Extracted entries Start Marker

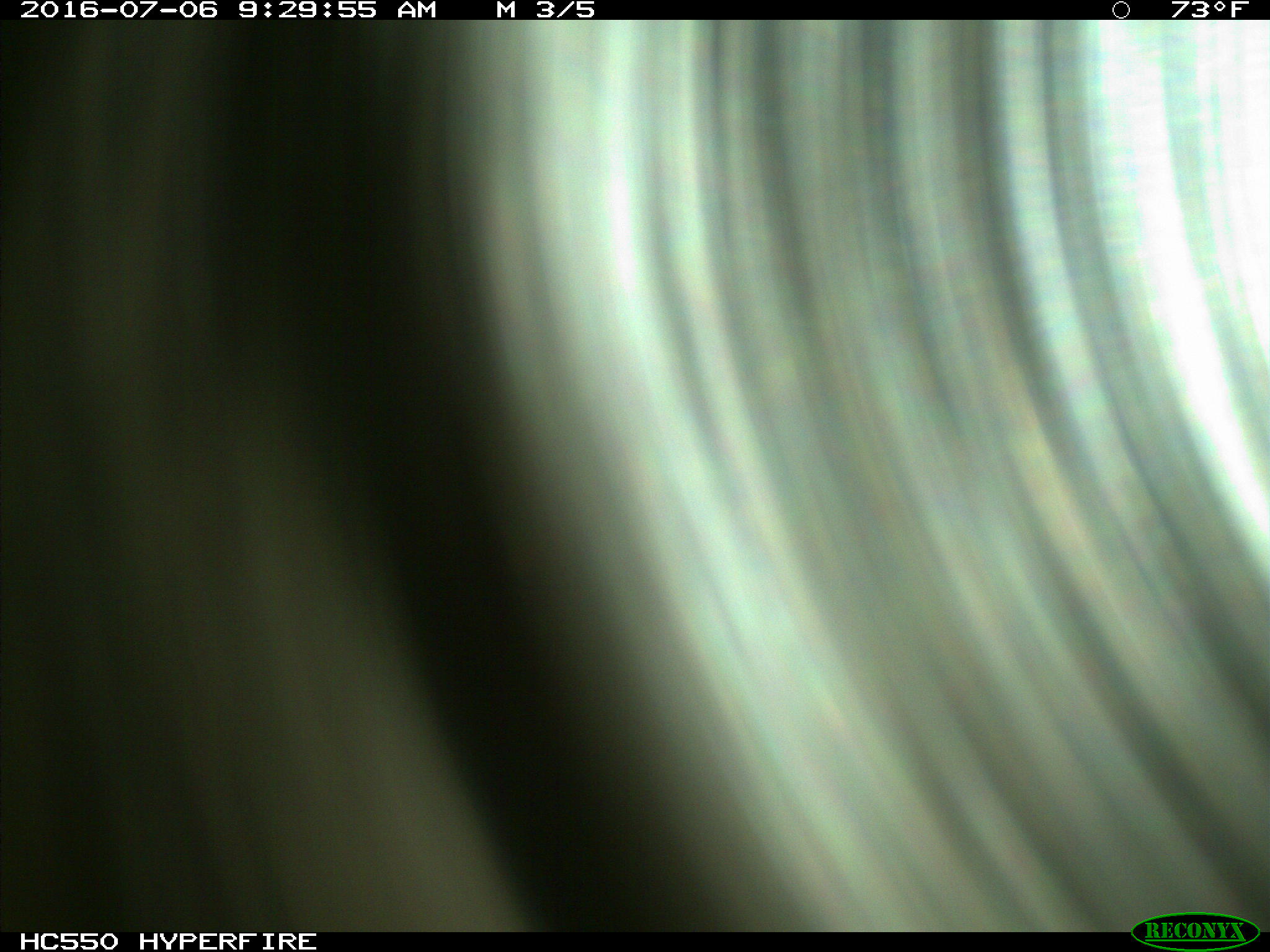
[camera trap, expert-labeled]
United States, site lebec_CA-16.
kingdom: Animalia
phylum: Chordata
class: Mammalia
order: Artiodactyla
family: Bovidae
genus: Bos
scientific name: Bos taurus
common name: domestic cow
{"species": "Bos taurus (domestic cow)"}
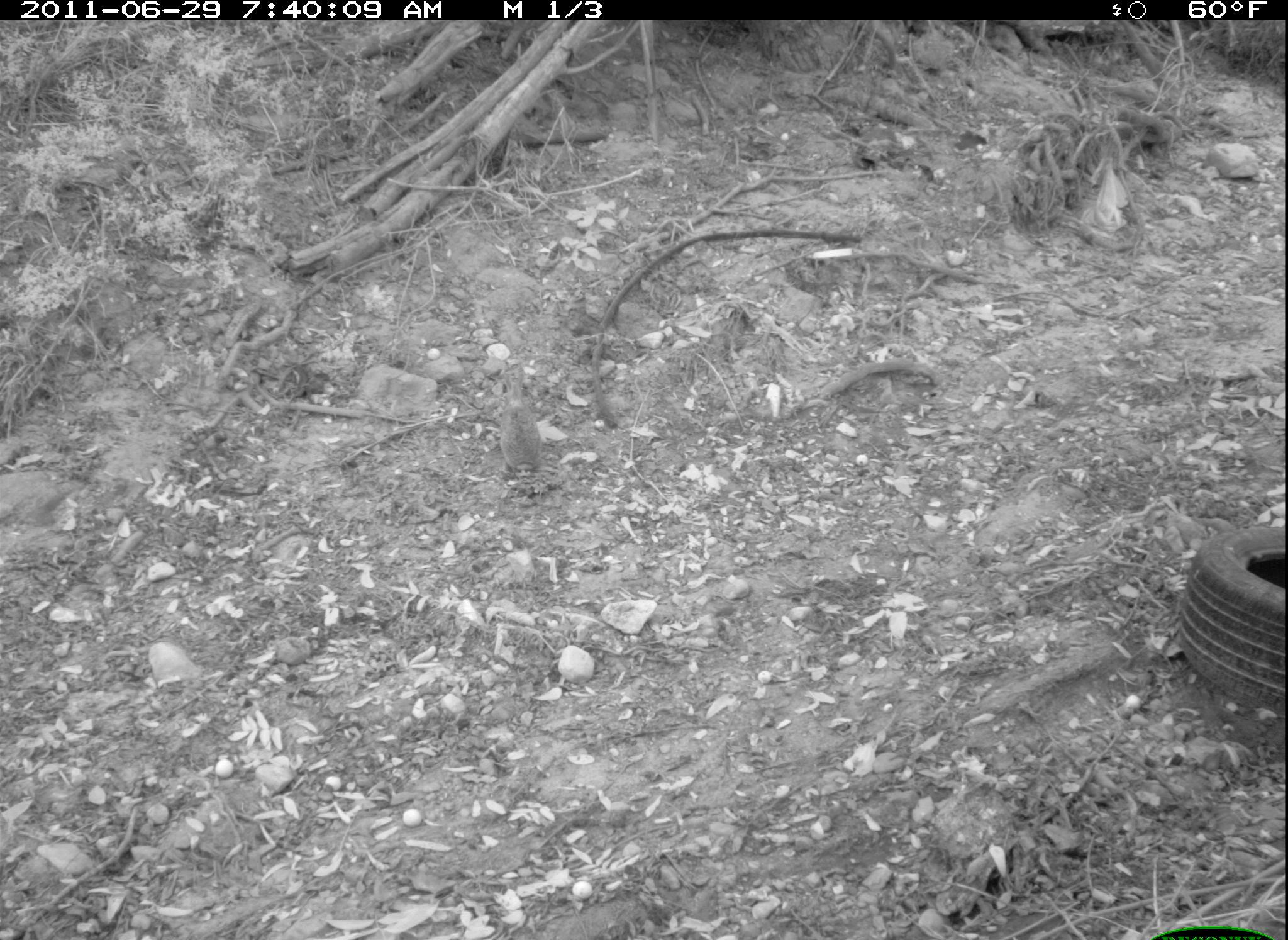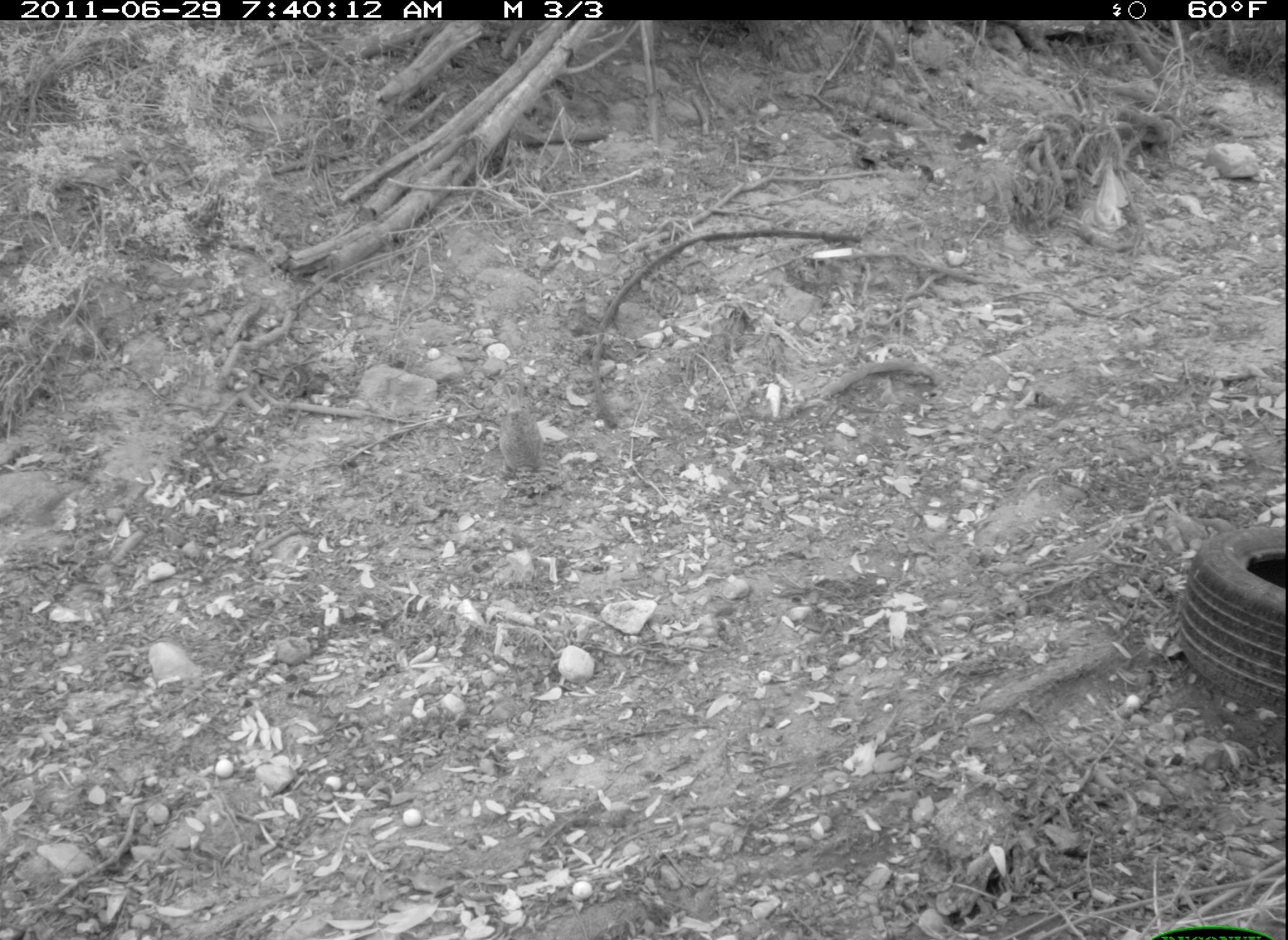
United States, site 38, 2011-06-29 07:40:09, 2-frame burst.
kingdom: Animalia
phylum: Chordata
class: Mammalia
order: Lagomorpha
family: Leporidae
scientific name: Leporidae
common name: rabbits and hares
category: rabbit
Rabbit (rabbits and hares) (Leporidae).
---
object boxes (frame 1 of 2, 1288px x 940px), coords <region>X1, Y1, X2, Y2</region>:
rabbit: <region>485, 369, 559, 483</region>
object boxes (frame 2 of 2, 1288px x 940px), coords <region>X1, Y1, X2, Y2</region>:
rabbit: <region>493, 390, 557, 496</region>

Extracted entries End Marker

Exercise aim:
Word for word, reproduce all of the data, but keep out the pictures.

Problem solution:
[camera trap, expert-labeled]
United States, site lebec_CA-16.
kingdom: Animalia
phylum: Chordata
class: Mammalia
order: Artiodactyla
family: Bovidae
genus: Bos
scientific name: Bos taurus
common name: domestic cow
{"species": "Bos taurus (domestic cow)"}
United States, site 38, 2011-06-29 07:40:09, 2-frame burst.
kingdom: Animalia
phylum: Chordata
class: Mammalia
order: Lagomorpha
family: Leporidae
scientific name: Leporidae
common name: rabbits and hares
category: rabbit
Rabbit (rabbits and hares) (Leporidae).
---
object boxes (frame 1 of 2, 1288px x 940px), coords <region>X1, Y1, X2, Y2</region>:
rabbit: <region>485, 369, 559, 483</region>
object boxes (frame 2 of 2, 1288px x 940px), coords <region>X1, Y1, X2, Y2</region>:
rabbit: <region>493, 390, 557, 496</region>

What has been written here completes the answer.